As he clattered down the companionway to the Captain’s cabin, Bush could not help reflecting that his father was right—as usual.
Pushing all thoughts of his father aside, he drew back his shoulders and knocked on the door that led to the Captain’s office cabin, through his Secretary’s miniscule outer office.
“Hello, Sir. The Captain’s just finished on the phone to Fleet HQ. You’re to go straight in,” said the Secretary, an earnest, bespectacled officer wearing the two-and-a-half rings of a Lieutenant Commander, who had stood up as Bush walked in.
“Enter,” came a drawled command from the half-open door of the Captain’s office.
Bush went into the cabin and closed the door behind him, saluting as he did so.
Commodore Tony Narborough pointed at the hardbacked seat in front of his desk. A tall officer in his early forties, with a receding chin and hair brushed straight back from his forehead, like a 1950s film star, he affected (ridiculously, thought Bush) a primrose-yellow, silk paisley-pattern cravat with his navy-blue, working-rig shirt. The grandson of an Admiral, his father had been a Lloyd’s “name” who had been declared bankrupt following the Lloyd’s crash of the early 1990s. Destined for Eton, Narborough had instead been sent to the local comprehensive, where he had been hardened by the insults and fists of the other boys.
Disgusted by what the City had done to his father, he had joined the Navy, driven by an ambition to restore the family’s good name and become an Admiral. And he’d done all the right things so far: he’d been Flag Lieutenant to a high-flying admiral, played cricket for the Navy, commanded a dashing frigate and then a helicopter carrier ahead of his peers, before heading up the Ministry of Defense branch responsible for planning the size and shape of the Royal Navy. Knowing that his future promotion depended on it and that to show any dissent was career suicide in a political world of harsh financial cuts and military restraint, Narborough had delivered exactly as his masters had demanded.
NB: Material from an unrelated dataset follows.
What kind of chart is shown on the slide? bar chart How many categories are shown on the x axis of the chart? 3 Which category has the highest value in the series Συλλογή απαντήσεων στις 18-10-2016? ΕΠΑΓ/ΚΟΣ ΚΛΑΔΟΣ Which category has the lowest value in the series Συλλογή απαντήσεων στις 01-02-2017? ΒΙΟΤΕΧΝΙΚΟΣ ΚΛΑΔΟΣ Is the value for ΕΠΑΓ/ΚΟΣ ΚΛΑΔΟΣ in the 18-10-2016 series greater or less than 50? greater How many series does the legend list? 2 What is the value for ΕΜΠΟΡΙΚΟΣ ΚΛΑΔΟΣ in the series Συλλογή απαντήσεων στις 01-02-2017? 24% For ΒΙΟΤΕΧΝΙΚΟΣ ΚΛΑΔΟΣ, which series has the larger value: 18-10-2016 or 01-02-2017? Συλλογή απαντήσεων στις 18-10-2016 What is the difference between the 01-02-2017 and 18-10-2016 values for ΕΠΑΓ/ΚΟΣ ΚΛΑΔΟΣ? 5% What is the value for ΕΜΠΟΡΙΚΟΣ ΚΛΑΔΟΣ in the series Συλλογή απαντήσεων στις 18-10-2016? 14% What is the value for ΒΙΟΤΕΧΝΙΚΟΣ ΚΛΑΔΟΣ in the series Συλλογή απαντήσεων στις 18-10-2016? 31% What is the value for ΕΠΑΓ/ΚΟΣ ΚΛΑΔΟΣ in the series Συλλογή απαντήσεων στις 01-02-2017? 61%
He’d helped push through the cuts in escort frigates and destroyers, in order to find the money to finish building the over-budget and much-delayed carriers. The last government had concluded that it was politically more acceptable to scrap small surface ships than declare the carriers to be “white elephants” and scrap them. Bush had a certain sympathy for Narborough on that near impossible call; any naval officer formally advising the scrapping of the iconic carriers would be dead Navy meat.
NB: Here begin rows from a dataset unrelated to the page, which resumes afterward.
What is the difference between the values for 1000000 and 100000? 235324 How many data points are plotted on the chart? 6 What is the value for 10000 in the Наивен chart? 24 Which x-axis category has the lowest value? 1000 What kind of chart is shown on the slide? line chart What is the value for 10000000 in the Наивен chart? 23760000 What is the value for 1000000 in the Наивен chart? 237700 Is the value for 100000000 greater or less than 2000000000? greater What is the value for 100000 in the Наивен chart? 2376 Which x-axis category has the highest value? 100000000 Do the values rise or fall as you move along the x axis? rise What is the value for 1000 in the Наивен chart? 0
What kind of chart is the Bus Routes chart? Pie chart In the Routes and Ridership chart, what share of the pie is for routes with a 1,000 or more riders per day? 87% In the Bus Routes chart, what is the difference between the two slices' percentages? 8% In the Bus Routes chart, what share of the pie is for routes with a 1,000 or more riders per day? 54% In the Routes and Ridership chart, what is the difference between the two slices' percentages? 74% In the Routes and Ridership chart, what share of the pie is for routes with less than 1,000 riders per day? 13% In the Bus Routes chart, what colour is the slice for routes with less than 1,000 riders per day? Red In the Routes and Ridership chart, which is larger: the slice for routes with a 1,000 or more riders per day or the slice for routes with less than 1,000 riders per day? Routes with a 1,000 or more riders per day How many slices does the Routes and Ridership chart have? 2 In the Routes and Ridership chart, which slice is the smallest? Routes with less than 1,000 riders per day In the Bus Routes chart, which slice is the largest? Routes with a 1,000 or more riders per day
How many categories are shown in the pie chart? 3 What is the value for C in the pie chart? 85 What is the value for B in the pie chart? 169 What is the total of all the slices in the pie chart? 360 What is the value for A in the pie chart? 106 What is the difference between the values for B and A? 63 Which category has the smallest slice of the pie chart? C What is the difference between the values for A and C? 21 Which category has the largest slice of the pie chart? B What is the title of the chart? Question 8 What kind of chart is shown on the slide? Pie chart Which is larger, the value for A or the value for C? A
It was therefore no surprise when he was rewarded with the command of
“What ho, Number One,” said Narborough. “How are things going?”
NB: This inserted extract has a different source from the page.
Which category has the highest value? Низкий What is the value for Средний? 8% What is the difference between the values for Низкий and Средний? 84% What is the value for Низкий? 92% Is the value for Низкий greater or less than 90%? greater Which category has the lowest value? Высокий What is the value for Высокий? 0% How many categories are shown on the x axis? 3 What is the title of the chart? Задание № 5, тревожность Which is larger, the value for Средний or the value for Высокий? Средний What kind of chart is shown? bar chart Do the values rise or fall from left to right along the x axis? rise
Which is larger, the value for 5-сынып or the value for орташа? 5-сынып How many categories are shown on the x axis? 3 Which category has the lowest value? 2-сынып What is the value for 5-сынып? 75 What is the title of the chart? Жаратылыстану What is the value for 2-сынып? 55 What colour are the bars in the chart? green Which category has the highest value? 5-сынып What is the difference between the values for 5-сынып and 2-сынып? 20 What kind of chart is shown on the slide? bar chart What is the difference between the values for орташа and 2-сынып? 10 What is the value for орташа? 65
Bush sat down in the proffered chair and pulled out his notebook.
“I’ll give you a detailed state of play at this evening’s O Group, Sir, when the Heads of Department will also brief. Right now, Warfare, Supply and Marine Engineering are on track. I’ll be happier when Weapons Engineering sort out the problems with the Phalanx anti-missile system. But the big issue is aircraft.”
“Continue,” said Narborough.
“Sir.” Bush took a deep breath. “You’re not going to like what I have to say, but I’ll say it anyway.” This would not be the first time he had spoken bluntly to a senior officer, hence, despite his highly successful command tour on a frigate, his reduced chances of commanding anything else. “But to take a carrier to sea to fight the Russians, without the aircraft which are its principal weapons system, is asking for trouble.”
Bush was a seaman to his core, but he’d kept a watchful eye on the F35B Lightning II joint-strike program, was well briefed on the cost overruns and delays to the program, and was aware of the technical glitches with both software and hardware that had delayed their introduction into service.